YF virus can cause an illness that results in jaundice (yellowing of the skin and eyes) and bleeding with severe damage to the major organs (e.g. liver, kidneys and heart). The mortality rate is high in those who develop severe disease.
YF is a vaccine preventable disease. In order to prevent the international spread of YF, under the International Health Regulations (IHR) (2005) , countries may require proof of vaccination, recorded in an International Certificate of Vaccination or Prophylaxis (ICVP). A Medical Letter of Exemption from vaccination may be taken into account by a receiving country, and can be considered in some circumstances.
YF is a risk in tropical parts of Africa, South America, eastern Panama in Central America and Trinidad in the Caribbean.
Areas with a ‘risk of YF transmission’ (also known as endemic) are countries (or areas within countries) where mosquito species known to transmit the disease are present and where the infection is reported in monkeys and/or humans.

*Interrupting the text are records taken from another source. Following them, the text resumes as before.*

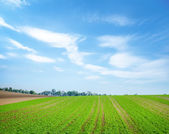 Green field in Austria — Stock Photo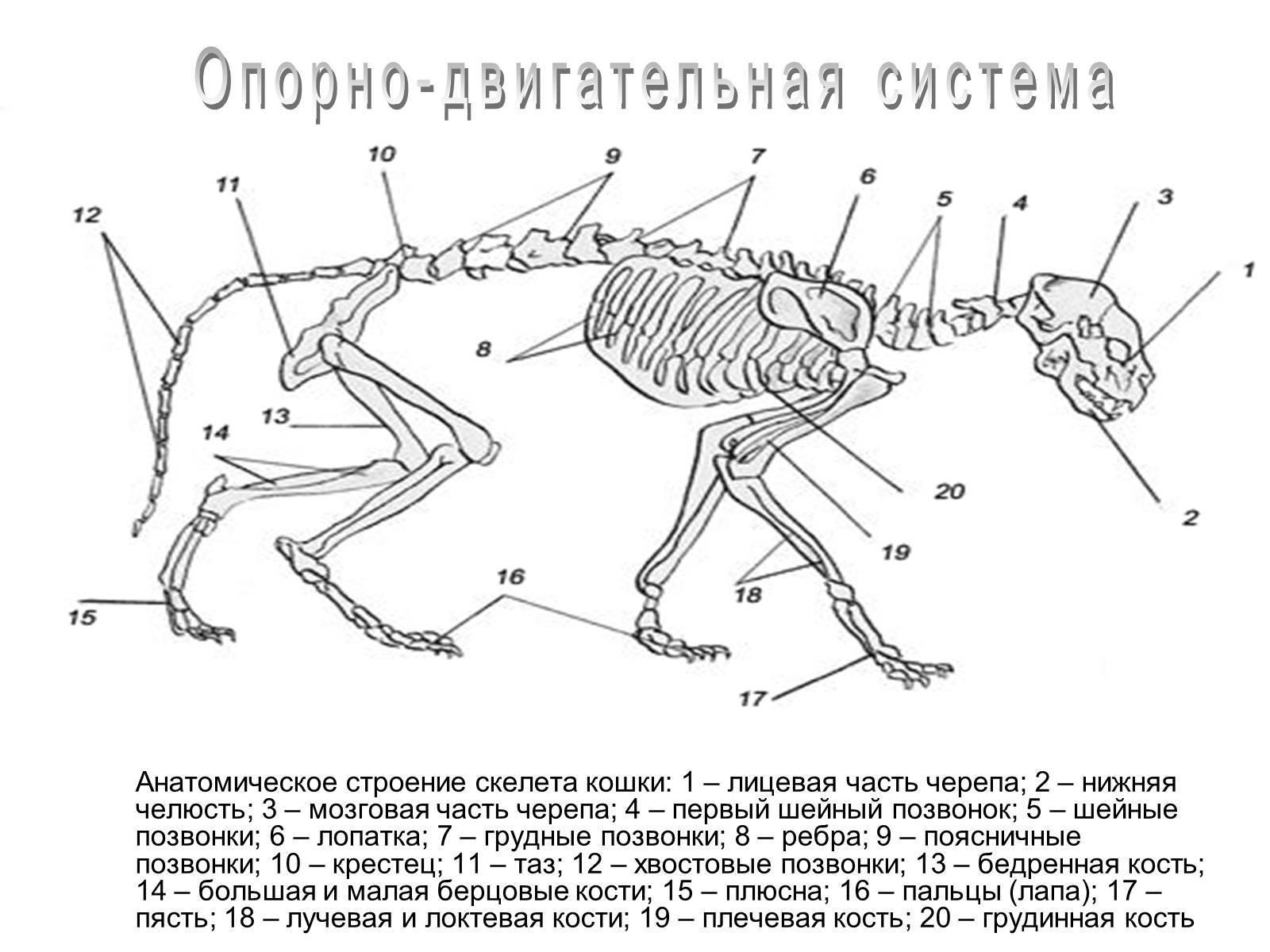 Анатомия и физиология котов и кошек: интересные особенности строения скелета, ротовой полости и внутренних органов котят и взрослых животных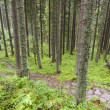 Stock Photo: Empty mountain path - Tatra, Poland.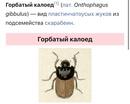 Майор Андрей | Санкт-Петербург | 29
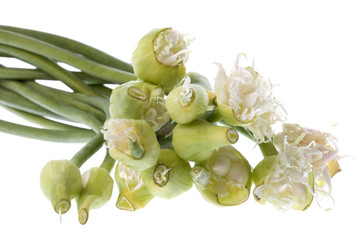 Spring Onion Flowers Isolated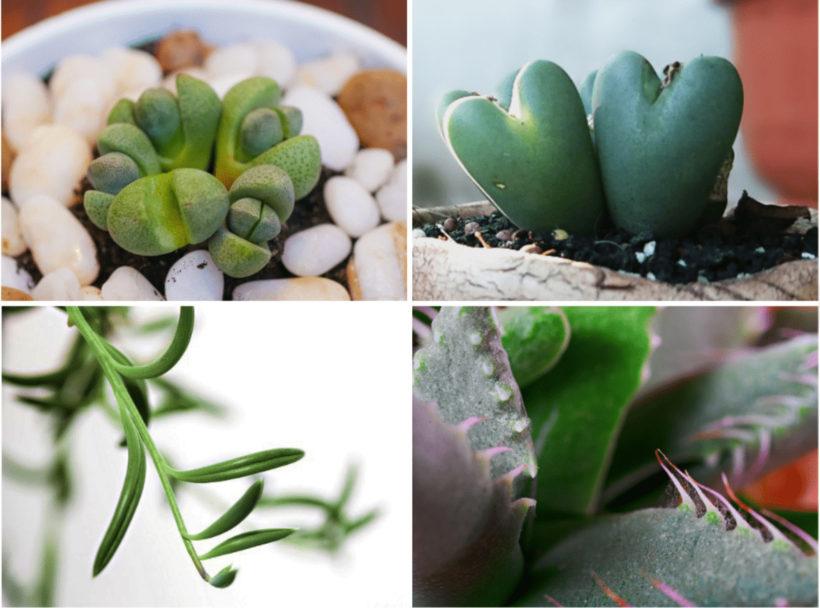 「冬型」のおすすめ多肉植物の品種4種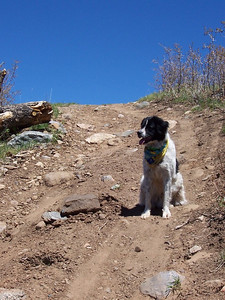 Jester on the trail to Wallace Lake.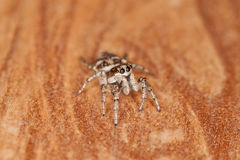 Zebra Spider. Zebra Jumping Spider (Salticus Scenicus Stock Photography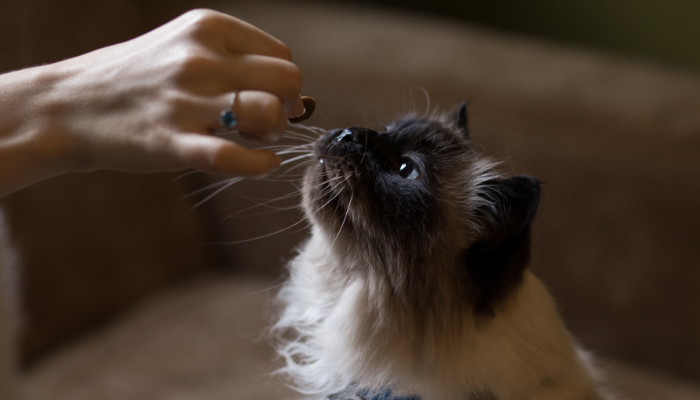 Olores agradables para gatos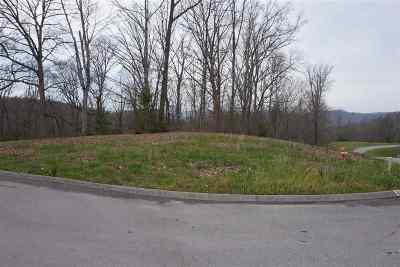 Russellville Residential Lots & Land For Sale: 1975 Turner Landing Road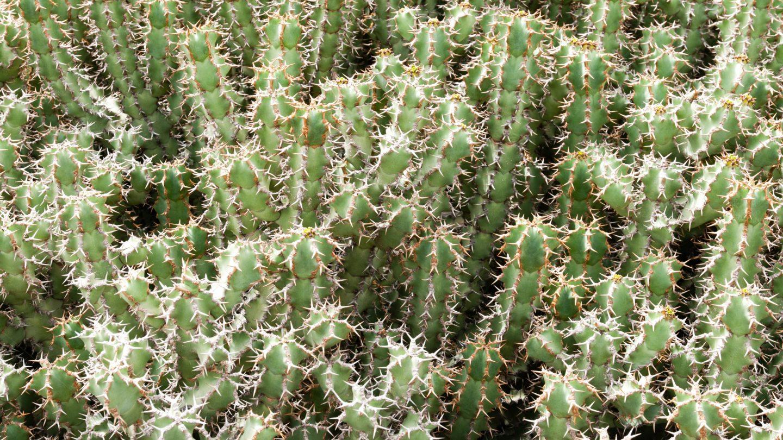 Small Green Cactus
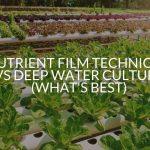 Nutrient Film Technique Vs Deep Water Culture (What's Best)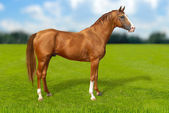 Red warmbllood horse on green grass — Foto de Stock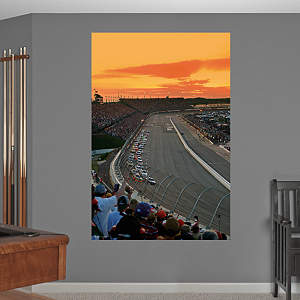 Darlington Raceway Mural Fathead Wall Decal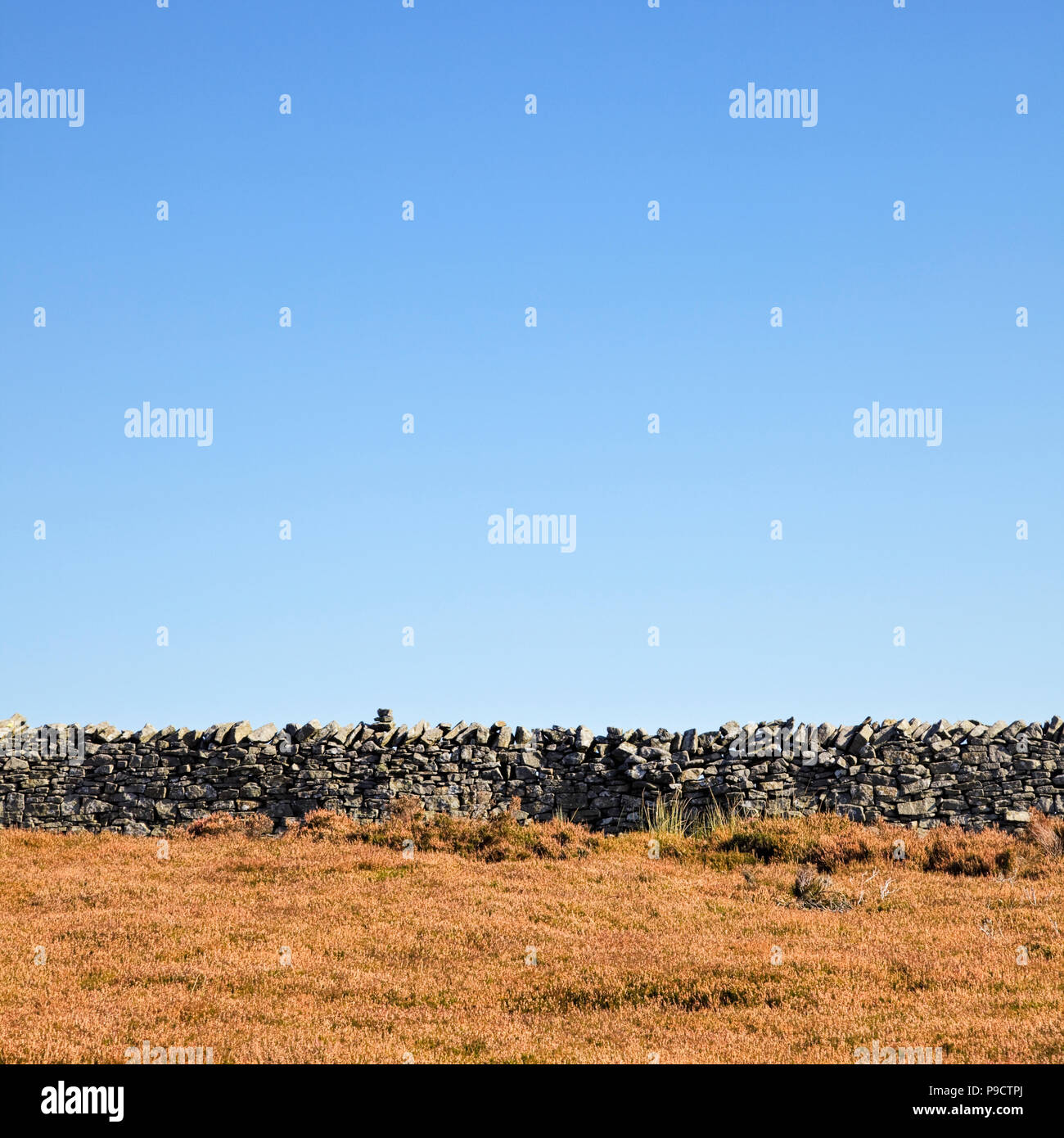 Traditional dry stone wall on the Yorkshire moors, England UK - Stock Image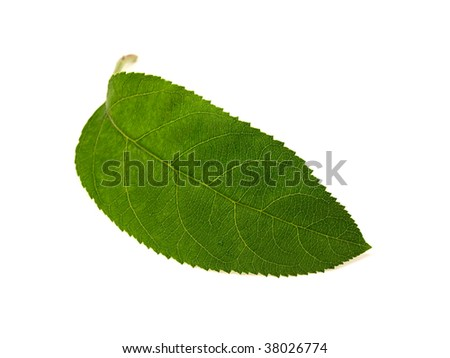 Apple-tree sheet isolated on a white background - stock photo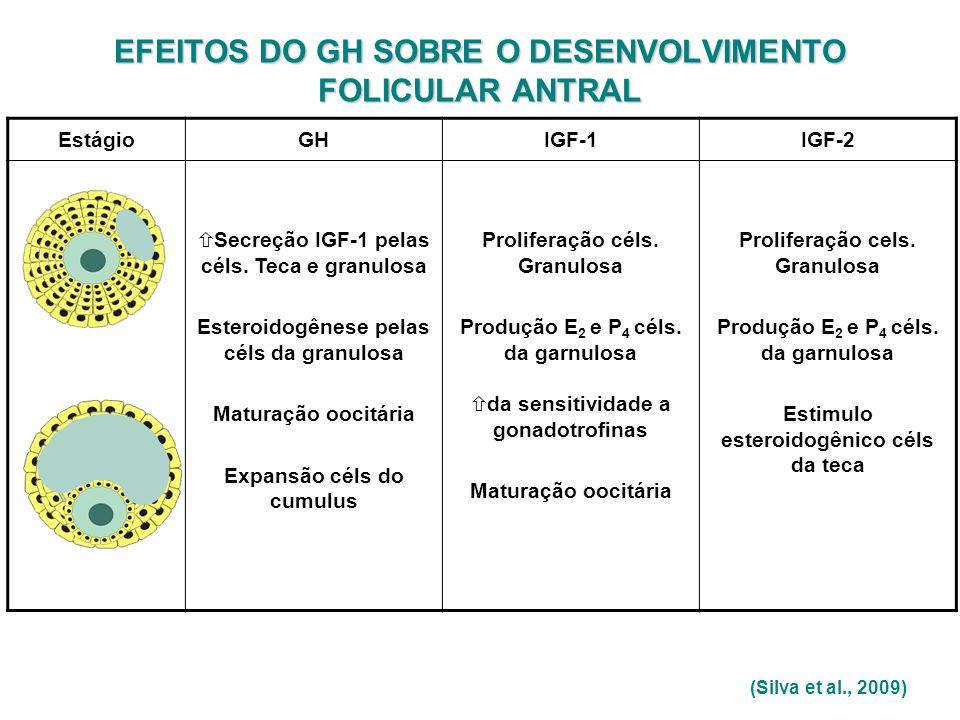 (Silva et al., 2009) EstágioGHIGF-1IGF-2 Secreção IGF-1 pelas céls. Teca e granulosa Esteroidogênese pelas céls da granulosa Maturação oocitária Expan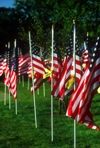 American flags on a memorial field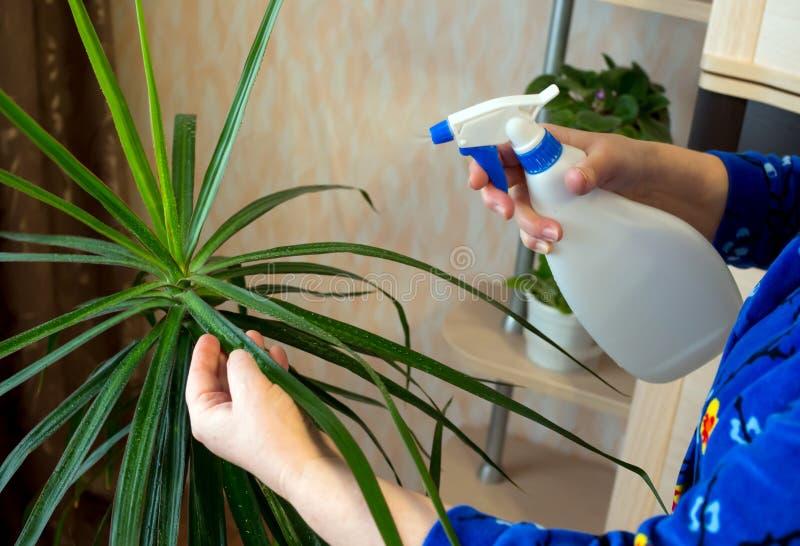 Opryskiwanie od kropidła salowe rośliny fotografia stock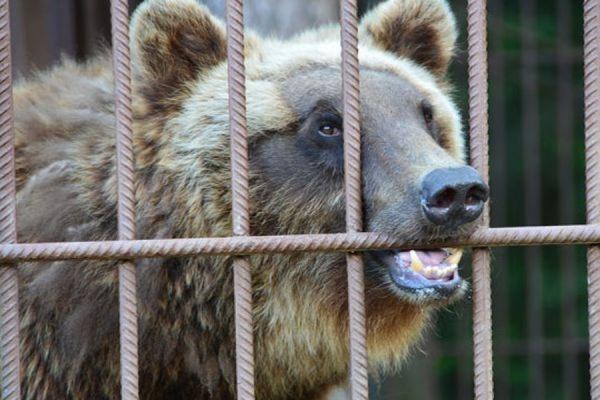 В Томске медведь оторвал руку посетительнице кафе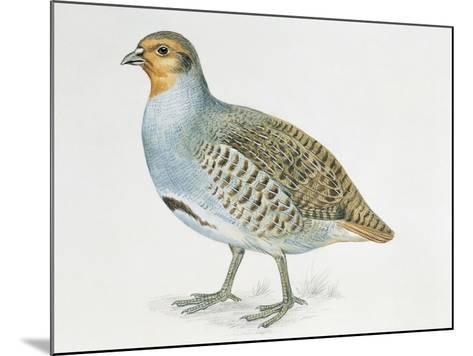 Close-Up of a Grey Partridge (Perdix Perdix)--Mounted Giclee Print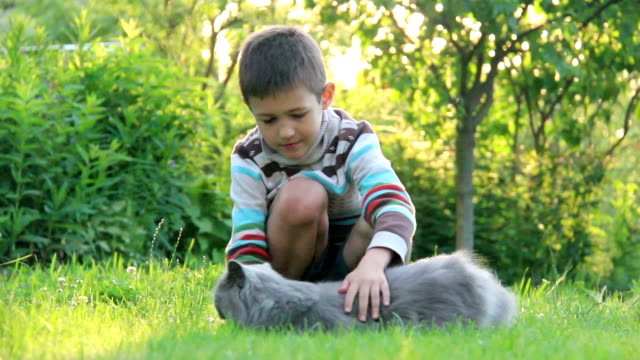 boy playing with a British cat on the grass video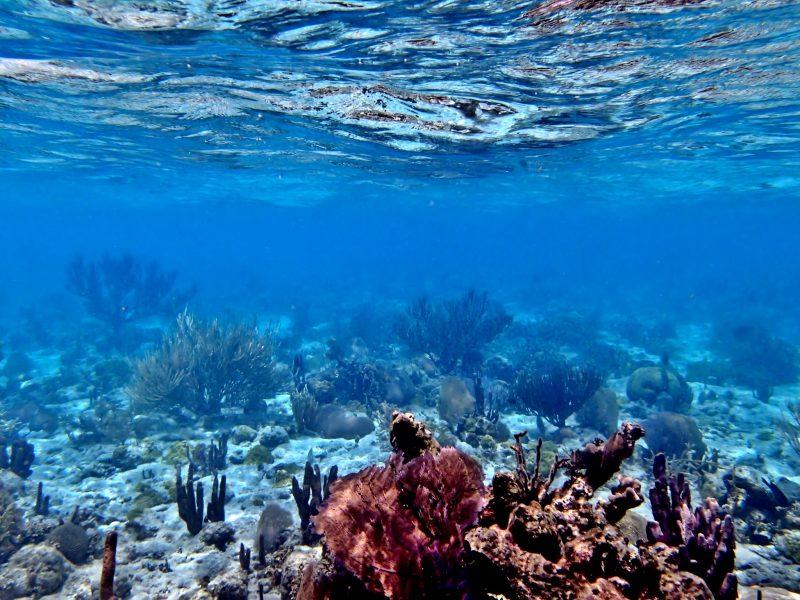 Vue sous-marine des coraux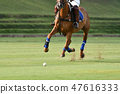 Polo Horse Player Riding To Control The Ball. 47616333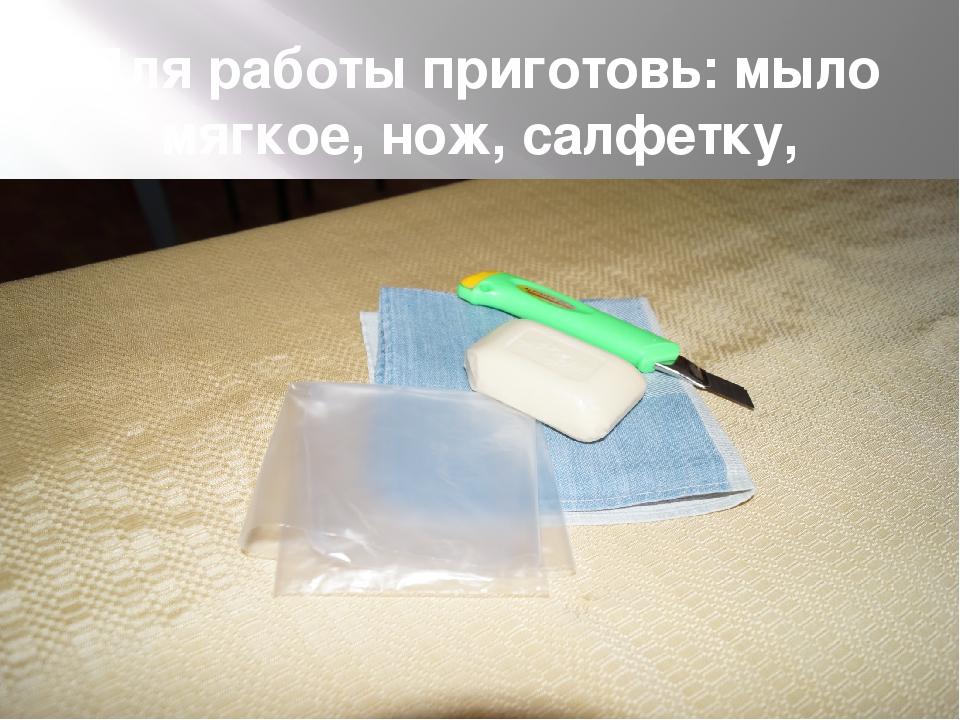 Для работы приготовь: мыло мягкое, нож, салфетку, пакетик для отходов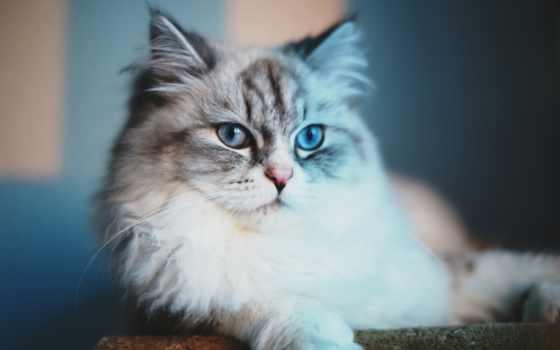 кот, пушистый, котенок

Some areas are designated as ‘low’ risk; these are bordering endemic areas where there have been no confirmed reports of yellow fever in either monkeys or humans. Evidence of transmission in the past is uncertain or suggests low prevalence of infection. Transmission of YF virus in these areas is therefore considered unlikely .
Under-reporting, limitations in surveillance methods and misdiagnosis make estimating the burden of YF disease challenging . The World Health Organization (WHO) estimates 200,000 cases of YF and 30,000 deaths occur globally each year with the majority (90 percent) occurring in Africa. These estimates are based on studies from the early 1990s . However, a recent study of YF disease burden in Africa estimated there to be 130,000 (95% CI 51-380,000) cases of severe YF in 2013, resulting in 78,000 (95% CI 19-180,000) deaths .
Following a consultation on YF and international travel convened by the WHO in 2008, an expert working group considered the evidence for risk of YF transmission on a country by country basis [2, 5]. The results from this were used to develop vaccination recommendation maps that were first published in April 2011 and updated in 2013 [Americas] and 2015 [Africa]. Current as of September 2014, maps redeveloped by CDC, align with recommendations published by the World Health Organization (WHO).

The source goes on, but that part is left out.